US court bans the sale of some Samsung phones at Apple's request
On Monday, Judge Lucy Koh of the U.S. District Court for the Northern District of California, ruled that the permanent injunction would come into effect 30 days after the entry of the order. The ban covers the implementation of features like the "slide-to-unlock" and auto word correction capabilities in some of Samsung's earlier phones.
The smartphones covered under the order include Samsung’s Admire, Galaxy Nexus, Galaxy Note, Galaxy Note II, Galaxy S II, Galaxy S II Epic 4G Touch, Galaxy S II Skyrocket, Galaxy S III, and Stratosphere products, which are Samsung's older smartphones.

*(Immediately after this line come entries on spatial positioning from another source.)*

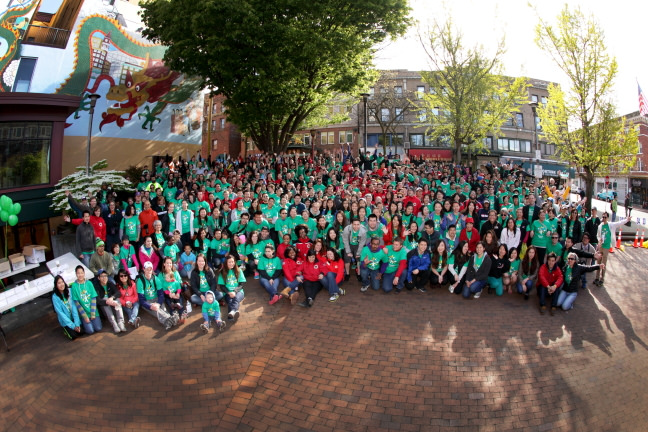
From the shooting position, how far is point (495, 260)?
9.70 m

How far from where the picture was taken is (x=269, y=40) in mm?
18391

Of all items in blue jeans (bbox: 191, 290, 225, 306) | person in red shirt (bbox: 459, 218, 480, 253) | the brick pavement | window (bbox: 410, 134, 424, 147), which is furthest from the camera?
window (bbox: 410, 134, 424, 147)

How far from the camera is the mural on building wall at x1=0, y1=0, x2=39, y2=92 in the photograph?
16.9 m

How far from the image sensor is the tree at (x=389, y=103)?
4516 centimetres

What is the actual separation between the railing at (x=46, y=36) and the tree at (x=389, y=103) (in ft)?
99.5

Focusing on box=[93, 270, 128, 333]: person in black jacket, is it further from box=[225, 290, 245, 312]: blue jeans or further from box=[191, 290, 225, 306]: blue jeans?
box=[225, 290, 245, 312]: blue jeans

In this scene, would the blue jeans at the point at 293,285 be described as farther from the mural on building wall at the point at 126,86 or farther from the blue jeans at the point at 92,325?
the mural on building wall at the point at 126,86

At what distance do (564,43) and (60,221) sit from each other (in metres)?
23.5

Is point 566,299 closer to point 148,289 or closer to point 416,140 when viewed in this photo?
point 148,289

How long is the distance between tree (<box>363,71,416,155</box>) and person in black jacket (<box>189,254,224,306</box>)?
36.2m

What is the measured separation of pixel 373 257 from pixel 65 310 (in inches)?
266

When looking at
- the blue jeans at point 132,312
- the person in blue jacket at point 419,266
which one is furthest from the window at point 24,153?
the person in blue jacket at point 419,266

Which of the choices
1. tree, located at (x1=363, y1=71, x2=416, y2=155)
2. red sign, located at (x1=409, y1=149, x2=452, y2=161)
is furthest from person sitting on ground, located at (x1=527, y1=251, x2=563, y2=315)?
red sign, located at (x1=409, y1=149, x2=452, y2=161)

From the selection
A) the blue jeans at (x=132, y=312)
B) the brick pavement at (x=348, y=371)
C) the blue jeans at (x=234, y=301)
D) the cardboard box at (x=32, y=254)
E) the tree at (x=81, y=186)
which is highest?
the tree at (x=81, y=186)
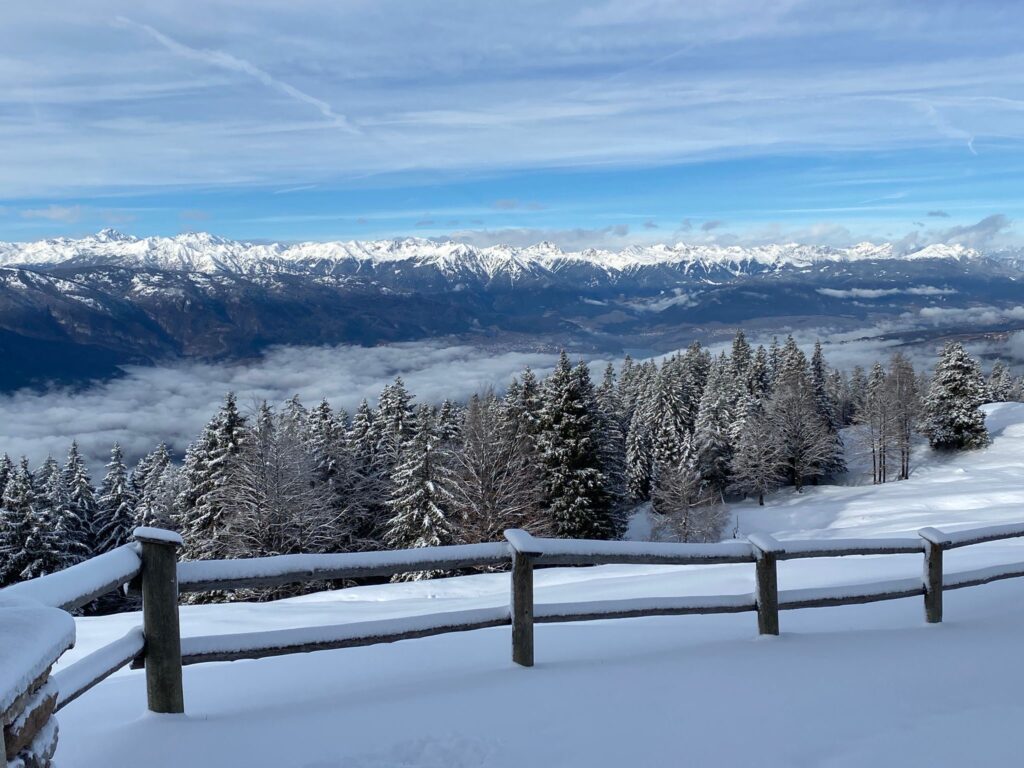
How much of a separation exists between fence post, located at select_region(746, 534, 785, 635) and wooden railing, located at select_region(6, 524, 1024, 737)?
0.01 meters

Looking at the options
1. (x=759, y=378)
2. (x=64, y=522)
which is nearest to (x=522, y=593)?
(x=64, y=522)

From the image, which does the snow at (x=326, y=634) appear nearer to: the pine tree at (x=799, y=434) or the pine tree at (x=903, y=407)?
the pine tree at (x=799, y=434)

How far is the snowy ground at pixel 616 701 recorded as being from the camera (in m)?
4.66

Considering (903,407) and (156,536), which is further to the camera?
(903,407)

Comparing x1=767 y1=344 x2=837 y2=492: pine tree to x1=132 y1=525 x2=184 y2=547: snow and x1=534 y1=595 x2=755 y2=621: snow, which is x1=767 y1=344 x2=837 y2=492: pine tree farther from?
x1=132 y1=525 x2=184 y2=547: snow

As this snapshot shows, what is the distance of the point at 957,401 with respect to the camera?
184ft

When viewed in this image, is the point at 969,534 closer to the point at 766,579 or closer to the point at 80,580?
the point at 766,579

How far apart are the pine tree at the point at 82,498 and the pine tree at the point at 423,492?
24349mm

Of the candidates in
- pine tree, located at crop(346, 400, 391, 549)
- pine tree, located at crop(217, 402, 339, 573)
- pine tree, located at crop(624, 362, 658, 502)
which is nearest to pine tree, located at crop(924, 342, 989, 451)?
pine tree, located at crop(624, 362, 658, 502)

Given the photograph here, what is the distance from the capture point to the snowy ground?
15.3 ft

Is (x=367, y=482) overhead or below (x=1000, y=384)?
below

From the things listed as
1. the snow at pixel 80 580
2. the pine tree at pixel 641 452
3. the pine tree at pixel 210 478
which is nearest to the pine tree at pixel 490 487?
the pine tree at pixel 210 478

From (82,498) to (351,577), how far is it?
49327 mm

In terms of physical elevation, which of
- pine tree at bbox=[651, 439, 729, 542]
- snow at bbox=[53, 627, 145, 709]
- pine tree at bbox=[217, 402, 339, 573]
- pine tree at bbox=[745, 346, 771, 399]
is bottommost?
pine tree at bbox=[651, 439, 729, 542]
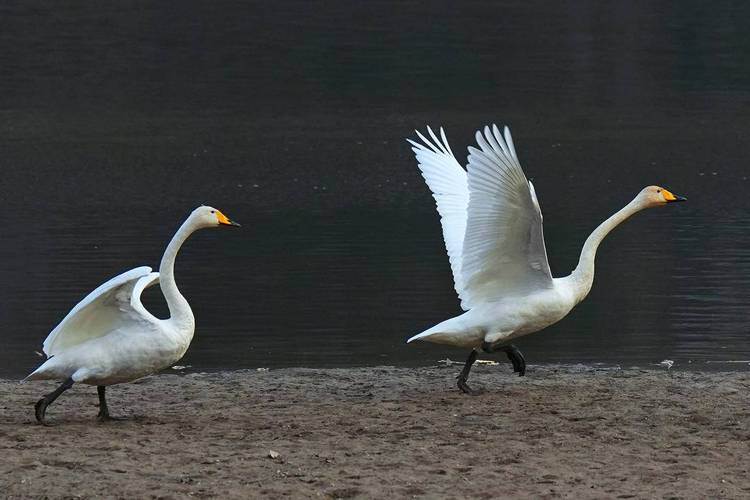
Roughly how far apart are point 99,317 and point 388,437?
1806 mm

Judge Koh's order also banned from sale "software or code capable of implementing any Infringing Feature, and/or any feature not more than colorably different therefrom."

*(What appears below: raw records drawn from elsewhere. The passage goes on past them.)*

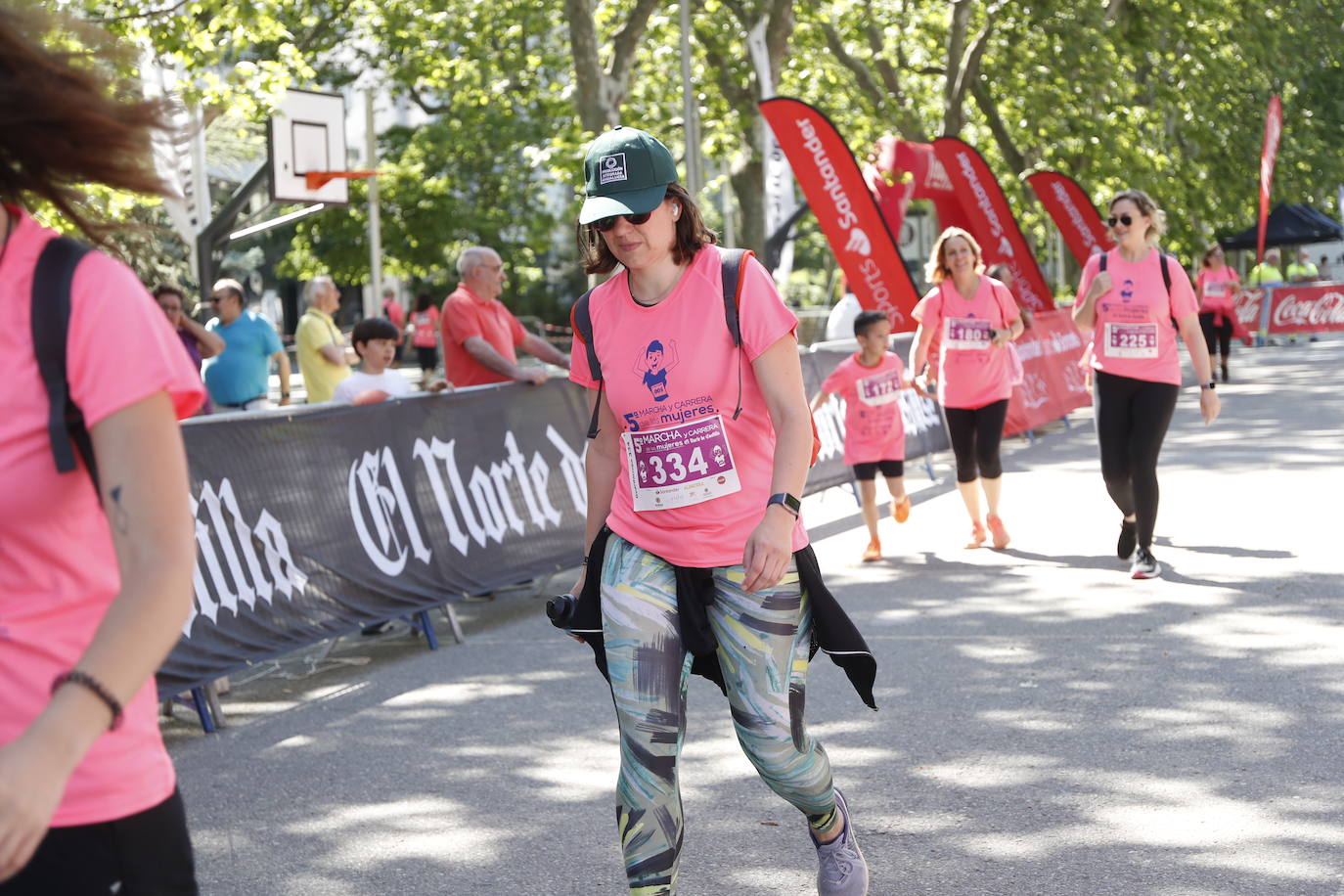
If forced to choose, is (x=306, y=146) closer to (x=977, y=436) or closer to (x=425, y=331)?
(x=425, y=331)

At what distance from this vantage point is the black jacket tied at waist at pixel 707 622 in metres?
3.72

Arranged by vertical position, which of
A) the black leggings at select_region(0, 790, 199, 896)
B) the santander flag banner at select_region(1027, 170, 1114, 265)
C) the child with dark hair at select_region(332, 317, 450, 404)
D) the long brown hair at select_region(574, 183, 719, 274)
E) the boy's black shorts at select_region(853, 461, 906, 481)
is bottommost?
the boy's black shorts at select_region(853, 461, 906, 481)

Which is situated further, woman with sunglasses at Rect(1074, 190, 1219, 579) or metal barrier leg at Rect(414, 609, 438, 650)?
woman with sunglasses at Rect(1074, 190, 1219, 579)

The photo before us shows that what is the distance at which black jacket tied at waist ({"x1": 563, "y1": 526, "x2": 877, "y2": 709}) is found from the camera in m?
3.72

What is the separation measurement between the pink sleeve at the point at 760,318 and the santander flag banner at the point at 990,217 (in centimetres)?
1768

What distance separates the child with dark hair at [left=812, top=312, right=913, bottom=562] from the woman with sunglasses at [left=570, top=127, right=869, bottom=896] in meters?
6.44

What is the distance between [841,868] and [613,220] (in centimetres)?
157

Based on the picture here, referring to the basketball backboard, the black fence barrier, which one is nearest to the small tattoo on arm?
the black fence barrier

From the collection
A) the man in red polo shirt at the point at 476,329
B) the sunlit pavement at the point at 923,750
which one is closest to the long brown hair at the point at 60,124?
the sunlit pavement at the point at 923,750

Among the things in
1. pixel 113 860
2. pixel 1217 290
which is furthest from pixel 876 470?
pixel 1217 290

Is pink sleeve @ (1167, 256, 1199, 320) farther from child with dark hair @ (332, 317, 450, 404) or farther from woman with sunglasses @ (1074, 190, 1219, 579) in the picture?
child with dark hair @ (332, 317, 450, 404)

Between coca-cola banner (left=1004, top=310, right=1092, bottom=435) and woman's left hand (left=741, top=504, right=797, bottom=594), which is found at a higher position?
woman's left hand (left=741, top=504, right=797, bottom=594)

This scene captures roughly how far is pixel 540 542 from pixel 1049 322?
1052cm

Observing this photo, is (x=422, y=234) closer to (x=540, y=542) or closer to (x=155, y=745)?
(x=540, y=542)
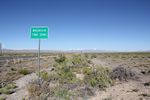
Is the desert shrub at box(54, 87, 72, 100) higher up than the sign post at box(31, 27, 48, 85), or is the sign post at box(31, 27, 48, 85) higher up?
the sign post at box(31, 27, 48, 85)

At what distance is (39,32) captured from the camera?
7.83 meters

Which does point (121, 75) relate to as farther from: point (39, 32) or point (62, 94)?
point (39, 32)

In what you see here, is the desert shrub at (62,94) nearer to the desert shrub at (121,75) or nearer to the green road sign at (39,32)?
the green road sign at (39,32)

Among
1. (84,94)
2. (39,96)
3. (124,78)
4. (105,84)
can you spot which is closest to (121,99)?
(84,94)

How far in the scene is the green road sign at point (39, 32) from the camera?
779cm

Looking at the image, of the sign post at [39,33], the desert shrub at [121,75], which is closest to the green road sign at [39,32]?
the sign post at [39,33]

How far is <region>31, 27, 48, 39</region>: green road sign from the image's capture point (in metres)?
7.79

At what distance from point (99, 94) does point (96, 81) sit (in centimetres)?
184

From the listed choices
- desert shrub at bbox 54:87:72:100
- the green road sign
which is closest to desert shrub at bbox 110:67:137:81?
desert shrub at bbox 54:87:72:100

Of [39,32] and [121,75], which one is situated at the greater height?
[39,32]

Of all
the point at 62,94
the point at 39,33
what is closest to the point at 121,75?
the point at 62,94

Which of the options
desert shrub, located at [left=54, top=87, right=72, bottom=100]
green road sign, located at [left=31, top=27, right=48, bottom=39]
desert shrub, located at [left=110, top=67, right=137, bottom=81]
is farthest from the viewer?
desert shrub, located at [left=110, top=67, right=137, bottom=81]

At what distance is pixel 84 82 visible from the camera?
10.7 m

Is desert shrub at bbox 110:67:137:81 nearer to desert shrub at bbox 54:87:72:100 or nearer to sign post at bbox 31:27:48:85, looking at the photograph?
desert shrub at bbox 54:87:72:100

The court had earlier issued a summary judgment that Samsung infringed the patent relating to the autocorrect feature. A jury then found that Samsung also infringed two other patents, including one that covered the slide-to-unlock feature, and awarded Apple damages of US$119.6 million for all infringed patents.

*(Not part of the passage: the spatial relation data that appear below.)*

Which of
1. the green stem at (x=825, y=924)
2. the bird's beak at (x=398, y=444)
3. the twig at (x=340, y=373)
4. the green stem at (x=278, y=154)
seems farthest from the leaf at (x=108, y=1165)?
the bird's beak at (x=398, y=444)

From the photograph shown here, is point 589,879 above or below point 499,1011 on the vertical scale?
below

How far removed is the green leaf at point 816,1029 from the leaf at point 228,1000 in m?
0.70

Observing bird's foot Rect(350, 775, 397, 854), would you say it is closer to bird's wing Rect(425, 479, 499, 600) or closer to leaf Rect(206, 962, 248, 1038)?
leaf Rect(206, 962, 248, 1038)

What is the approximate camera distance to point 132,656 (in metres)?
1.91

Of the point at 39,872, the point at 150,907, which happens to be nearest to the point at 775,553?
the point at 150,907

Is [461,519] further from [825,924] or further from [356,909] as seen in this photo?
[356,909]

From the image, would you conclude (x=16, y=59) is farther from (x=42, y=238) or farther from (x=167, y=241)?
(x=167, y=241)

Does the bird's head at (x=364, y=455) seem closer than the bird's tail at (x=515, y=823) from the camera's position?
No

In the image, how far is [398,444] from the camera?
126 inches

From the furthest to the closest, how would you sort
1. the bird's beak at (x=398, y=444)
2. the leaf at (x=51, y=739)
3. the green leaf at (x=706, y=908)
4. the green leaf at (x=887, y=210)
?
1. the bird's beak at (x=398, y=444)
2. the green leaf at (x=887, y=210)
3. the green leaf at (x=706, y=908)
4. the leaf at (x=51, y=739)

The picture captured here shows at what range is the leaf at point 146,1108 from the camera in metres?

The decision by Judge Koh is significant as Apple has just begun to get benefits from its litigation against Samsung in the California court. The Judge had earlier refused to issue a permanent injunction saying that Apple had not shown it would suffer irreparable harm without an injunction. The U.S. Court of Appeals for the Federal Circuit, however, vacated her decision and remanded it back to the lower court for further proceedings.
In another patent infringement lawsuit in the same court, Samsung has paid up conditionally $548 million, which is a part of the damages award by a jury in another case in the California court for infringement of both Apple's utility and design patents. Samsung contested the damages after the claims of one of the patents, the 'pinch-to-zoom' patent that Apple has asserted, was found invalid by the Patent Trial and Appeal Board of the U.S. Patent and Trademark Office, according to a Samsung filing.
Samsung is also asking the Supreme Court to review the principle for award of damages on design patents and has got support from some tech companies on this issue. The award included all of Samsung’s profits from infringing products even though the patented designs are only minor features of those products, the company has argued.
An earlier decision of the Federal Circuit "gives the inventor of a 'discovery' claimed in a fairly narrow design patent the right to the profits made on a complex device that is the result of literally thousands of separate, patented, innovations," industry trade body Computer & Communications Industry Association pointed out in its filing to the Supreme Court on Friday.